Given entries Block Start

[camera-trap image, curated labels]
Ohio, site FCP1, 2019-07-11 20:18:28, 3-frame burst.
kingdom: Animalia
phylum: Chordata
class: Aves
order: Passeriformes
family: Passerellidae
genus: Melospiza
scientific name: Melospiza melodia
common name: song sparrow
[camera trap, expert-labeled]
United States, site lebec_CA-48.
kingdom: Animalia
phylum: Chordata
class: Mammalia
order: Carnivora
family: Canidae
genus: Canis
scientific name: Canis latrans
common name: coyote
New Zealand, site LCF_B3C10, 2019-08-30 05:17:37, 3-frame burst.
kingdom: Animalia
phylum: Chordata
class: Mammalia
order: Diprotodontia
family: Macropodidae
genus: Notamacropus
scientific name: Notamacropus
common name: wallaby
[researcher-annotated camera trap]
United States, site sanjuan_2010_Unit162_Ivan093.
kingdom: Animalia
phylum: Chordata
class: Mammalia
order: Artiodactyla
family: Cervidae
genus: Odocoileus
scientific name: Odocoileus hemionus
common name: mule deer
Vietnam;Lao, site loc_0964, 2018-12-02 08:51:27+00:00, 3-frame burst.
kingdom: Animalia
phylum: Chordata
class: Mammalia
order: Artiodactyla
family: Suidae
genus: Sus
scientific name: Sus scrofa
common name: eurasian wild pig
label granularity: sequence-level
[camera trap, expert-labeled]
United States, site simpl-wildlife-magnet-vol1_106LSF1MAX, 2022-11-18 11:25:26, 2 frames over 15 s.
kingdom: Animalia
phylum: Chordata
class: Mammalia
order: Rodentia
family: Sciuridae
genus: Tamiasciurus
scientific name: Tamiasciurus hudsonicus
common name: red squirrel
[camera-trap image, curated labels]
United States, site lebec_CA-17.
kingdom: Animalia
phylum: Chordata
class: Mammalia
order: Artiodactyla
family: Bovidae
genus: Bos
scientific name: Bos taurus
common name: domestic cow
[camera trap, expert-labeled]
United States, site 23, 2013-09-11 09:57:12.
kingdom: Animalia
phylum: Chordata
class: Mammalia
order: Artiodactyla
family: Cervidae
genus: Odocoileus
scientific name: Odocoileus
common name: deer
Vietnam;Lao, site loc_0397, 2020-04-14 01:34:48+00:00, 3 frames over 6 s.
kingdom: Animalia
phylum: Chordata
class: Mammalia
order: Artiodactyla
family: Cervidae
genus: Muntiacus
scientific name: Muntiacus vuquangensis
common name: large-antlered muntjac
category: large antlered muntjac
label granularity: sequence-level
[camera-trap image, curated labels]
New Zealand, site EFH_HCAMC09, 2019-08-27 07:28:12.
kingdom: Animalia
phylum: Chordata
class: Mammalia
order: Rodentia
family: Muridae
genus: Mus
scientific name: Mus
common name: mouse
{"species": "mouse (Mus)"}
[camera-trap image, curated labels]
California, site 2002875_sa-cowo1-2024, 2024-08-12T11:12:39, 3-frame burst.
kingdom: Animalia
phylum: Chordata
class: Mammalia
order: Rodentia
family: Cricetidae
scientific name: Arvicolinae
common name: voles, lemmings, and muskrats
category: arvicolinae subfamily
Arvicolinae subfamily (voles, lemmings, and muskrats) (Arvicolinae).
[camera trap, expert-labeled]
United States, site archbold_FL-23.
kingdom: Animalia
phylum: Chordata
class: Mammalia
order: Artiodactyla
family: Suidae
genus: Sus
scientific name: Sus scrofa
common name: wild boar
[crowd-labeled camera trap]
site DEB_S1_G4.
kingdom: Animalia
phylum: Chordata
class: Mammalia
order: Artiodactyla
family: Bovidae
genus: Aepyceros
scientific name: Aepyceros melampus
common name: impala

Given entries Block End

▶ Instructions for the task: An exact copy of the lines above, from the one containing "family: Canidae" down to the one containing "common name: eurasian wild pig" and including both, is the whole answer; retype it and nothing else.

▶ Result of this task:
family: Canidae
genus: Canis
scientific name: Canis latrans
common name: coyote
New Zealand, site LCF_B3C10, 2019-08-30 05:17:37, 3-frame burst.
kingdom: Animalia
phylum: Chordata
class: Mammalia
order: Diprotodontia
family: Macropodidae
genus: Notamacropus
scientific name: Notamacropus
common name: wallaby
[researcher-annotated camera trap]
United States, site sanjuan_2010_Unit162_Ivan093.
kingdom: Animalia
phylum: Chordata
class: Mammalia
order: Artiodactyla
family: Cervidae
genus: Odocoileus
scientific name: Odocoileus hemionus
common name: mule deer
Vietnam;Lao, site loc_0964, 2018-12-02 08:51:27+00:00, 3-frame burst.
kingdom: Animalia
phylum: Chordata
class: Mammalia
order: Artiodactyla
family: Suidae
genus: Sus
scientific name: Sus scrofa
common name: eurasian wild pig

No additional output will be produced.